● **Work order**
Please print each record exactly, omitting none of them.

● **Data shown**

-- Opening Marker --

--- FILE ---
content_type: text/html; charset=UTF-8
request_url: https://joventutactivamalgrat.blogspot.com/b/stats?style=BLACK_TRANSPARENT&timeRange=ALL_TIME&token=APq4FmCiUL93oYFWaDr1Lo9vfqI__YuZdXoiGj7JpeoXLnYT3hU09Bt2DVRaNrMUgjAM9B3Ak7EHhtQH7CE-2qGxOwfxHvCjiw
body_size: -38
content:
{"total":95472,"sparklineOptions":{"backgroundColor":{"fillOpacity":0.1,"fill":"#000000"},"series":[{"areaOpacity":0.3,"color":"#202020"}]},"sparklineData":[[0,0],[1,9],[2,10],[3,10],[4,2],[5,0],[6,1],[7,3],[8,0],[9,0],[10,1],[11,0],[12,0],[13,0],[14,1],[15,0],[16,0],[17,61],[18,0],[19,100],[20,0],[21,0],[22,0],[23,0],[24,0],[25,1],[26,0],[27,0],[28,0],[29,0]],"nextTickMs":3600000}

-- Closing Marker --

● **Exercise response**
--- FILE ---
content_type: text/html; charset=UTF-8
request_url: https://joventutactivamalgrat.blogspot.com/b/stats?style=BLACK_TRANSPARENT&timeRange=ALL_TIME&token=APq4FmCiUL93oYFWaDr1Lo9vfqI__YuZdXoiGj7JpeoXLnYT3hU09Bt2DVRaNrMUgjAM9B3Ak7EHhtQH7CE-2qGxOwfxHvCjiw
body_size: -38
content:
{"total":95472,"sparklineOptions":{"backgroundColor":{"fillOpacity":0.1,"fill":"#000000"},"series":[{"areaOpacity":0.3,"color":"#202020"}]},"sparklineData":[[0,0],[1,9],[2,10],[3,10],[4,2],[5,0],[6,1],[7,3],[8,0],[9,0],[10,1],[11,0],[12,0],[13,0],[14,1],[15,0],[16,0],[17,61],[18,0],[19,100],[20,0],[21,0],[22,0],[23,0],[24,0],[25,1],[26,0],[27,0],[28,0],[29,0]],"nextTickMs":3600000}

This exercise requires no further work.